***** Document segment *****

Welcome to No.4 of our SQL Server series.
Now, we tackle one of the most critical aspects of database administration: Performance. In this post, we explore Indexes. Creating an index is only half the battle; knowing how to verify if it’s actually being used (by reading Execution Plans) is equally important.
Table of Contents
- STEP 1. Overview & Setup
- STEP 2. Index Basics
- STEP 3. Deep Dive: Types of Indexes
- 3.0 Heap (No Clustered Index)
- 3.1 Clustered vs Nonclustered
- 3.2 Unique Indexes
- 3.3 Composite (Multi-Column) Indexes
- 3.4 Covering Indexes & INCLUDE
- 3.5 Filtered Indexes
- 3.6 Columnstore Indexes (Clustered / Nonclustered)
- 3.7 Full-Text Indexes
- 3.8 Spatial Indexes
- 3.9 XML Indexes (Primary / Secondary)
- 3.10 In-Memory OLTP Indexes (Hash / Nonclustered)

*****

__Exercise task a__: Duplicate the records exactly, from the line containing "What distance stands" up to and including the last line of the records.

***** Records supplied *****

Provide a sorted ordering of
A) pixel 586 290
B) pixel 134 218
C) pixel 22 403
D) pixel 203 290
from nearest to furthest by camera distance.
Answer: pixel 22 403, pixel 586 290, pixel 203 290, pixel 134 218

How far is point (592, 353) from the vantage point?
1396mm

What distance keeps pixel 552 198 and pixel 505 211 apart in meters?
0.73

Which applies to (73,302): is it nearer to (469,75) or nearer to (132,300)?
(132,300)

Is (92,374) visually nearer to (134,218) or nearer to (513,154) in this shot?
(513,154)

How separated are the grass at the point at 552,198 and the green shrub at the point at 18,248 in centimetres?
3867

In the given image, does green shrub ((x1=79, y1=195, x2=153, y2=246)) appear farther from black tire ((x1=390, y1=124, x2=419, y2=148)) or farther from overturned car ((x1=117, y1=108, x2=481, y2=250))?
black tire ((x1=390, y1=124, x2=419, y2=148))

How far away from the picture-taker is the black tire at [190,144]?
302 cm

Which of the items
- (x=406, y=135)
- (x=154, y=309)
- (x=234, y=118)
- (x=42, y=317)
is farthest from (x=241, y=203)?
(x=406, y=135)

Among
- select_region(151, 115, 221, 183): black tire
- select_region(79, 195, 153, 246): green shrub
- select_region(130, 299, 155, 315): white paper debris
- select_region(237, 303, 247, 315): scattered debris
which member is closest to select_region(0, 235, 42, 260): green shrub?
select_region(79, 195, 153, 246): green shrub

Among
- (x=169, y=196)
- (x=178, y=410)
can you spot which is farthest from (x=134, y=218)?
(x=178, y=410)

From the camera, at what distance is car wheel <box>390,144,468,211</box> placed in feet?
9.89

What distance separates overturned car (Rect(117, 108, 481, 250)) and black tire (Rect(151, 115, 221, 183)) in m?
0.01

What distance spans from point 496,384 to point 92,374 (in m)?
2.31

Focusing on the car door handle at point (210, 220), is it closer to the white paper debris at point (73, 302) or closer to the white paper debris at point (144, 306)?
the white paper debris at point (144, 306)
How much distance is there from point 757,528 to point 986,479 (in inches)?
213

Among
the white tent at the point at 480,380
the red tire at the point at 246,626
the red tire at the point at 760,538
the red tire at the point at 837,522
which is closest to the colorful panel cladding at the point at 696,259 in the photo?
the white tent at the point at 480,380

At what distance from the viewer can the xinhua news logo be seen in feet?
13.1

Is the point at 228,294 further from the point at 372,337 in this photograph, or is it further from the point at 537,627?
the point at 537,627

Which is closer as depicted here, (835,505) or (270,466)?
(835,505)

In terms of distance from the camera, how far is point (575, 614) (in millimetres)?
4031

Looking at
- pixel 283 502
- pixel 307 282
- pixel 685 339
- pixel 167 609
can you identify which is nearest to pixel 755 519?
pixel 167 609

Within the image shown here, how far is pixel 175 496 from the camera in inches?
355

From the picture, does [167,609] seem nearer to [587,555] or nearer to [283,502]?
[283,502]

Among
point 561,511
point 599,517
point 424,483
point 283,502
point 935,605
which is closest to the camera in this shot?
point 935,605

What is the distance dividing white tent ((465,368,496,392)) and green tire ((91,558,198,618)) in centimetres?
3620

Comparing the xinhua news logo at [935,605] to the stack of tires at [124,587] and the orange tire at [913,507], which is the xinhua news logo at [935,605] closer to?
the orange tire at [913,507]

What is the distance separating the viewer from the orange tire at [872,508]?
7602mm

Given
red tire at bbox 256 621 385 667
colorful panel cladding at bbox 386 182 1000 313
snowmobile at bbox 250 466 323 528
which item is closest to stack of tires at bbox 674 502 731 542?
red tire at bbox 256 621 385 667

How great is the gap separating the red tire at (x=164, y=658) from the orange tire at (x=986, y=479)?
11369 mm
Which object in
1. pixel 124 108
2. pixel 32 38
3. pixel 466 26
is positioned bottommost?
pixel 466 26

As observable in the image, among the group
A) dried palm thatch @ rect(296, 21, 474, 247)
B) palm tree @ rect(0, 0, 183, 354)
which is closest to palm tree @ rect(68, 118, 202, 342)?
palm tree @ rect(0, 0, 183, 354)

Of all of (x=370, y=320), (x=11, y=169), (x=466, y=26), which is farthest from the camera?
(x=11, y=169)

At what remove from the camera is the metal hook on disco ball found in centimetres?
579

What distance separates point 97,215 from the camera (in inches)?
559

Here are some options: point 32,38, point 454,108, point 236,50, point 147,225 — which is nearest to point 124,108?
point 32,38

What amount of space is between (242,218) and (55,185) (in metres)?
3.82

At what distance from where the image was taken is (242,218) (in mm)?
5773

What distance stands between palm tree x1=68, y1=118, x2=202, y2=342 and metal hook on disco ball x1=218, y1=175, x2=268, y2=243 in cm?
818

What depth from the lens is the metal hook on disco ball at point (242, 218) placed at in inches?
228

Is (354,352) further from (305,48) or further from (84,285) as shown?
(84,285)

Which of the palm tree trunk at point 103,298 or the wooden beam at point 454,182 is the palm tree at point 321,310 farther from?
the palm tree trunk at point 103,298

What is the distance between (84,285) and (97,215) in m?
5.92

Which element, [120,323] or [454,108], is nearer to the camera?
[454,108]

*****

__Exercise task b__: Set down the whole SQL Server indexing post exactly as it appears above.

__Worked solution a__:
What distance stands between palm tree x1=68, y1=118, x2=202, y2=342 and metal hook on disco ball x1=218, y1=175, x2=268, y2=243 in cm?
818

What depth from the lens is the metal hook on disco ball at point (242, 218) placed at in inches?
228

Is (354,352) further from (305,48) or further from (84,285) as shown?
(84,285)

Which of the palm tree trunk at point 103,298 or the wooden beam at point 454,182 is the palm tree at point 321,310 farther from?
the palm tree trunk at point 103,298

What is the distance between (84,285) and (97,215) in m?
5.92

Which element, [120,323] or [454,108], is nearer to the camera?
[454,108]

__Worked solution b__:
Welcome to No.4 of our SQL Server series.
Now, we tackle one of the most critical aspects of database administration: Performance. In this post, we explore Indexes. Creating an index is only half the battle; knowing how to verify if it’s actually being used (by reading Execution Plans) is equally important.
Table of Contents
- STEP 1. Overview & Setup
- STEP 2. Index Basics
- STEP 3. Deep Dive: Types of Indexes
- 3.0 Heap (No Clustered Index)
- 3.1 Clustered vs Nonclustered
- 3.2 Unique Indexes
- 3.3 Composite (Multi-Column) Indexes
- 3.4 Covering Indexes & INCLUDE
- 3.5 Filtered Indexes
- 3.6 Columnstore Indexes (Clustered / Nonclustered)
- 3.7 Full-Text Indexes
- 3.8 Spatial Indexes
- 3.9 XML Indexes (Primary / Secondary)
- 3.10 In-Memory OLTP Indexes (Hash / Nonclustered)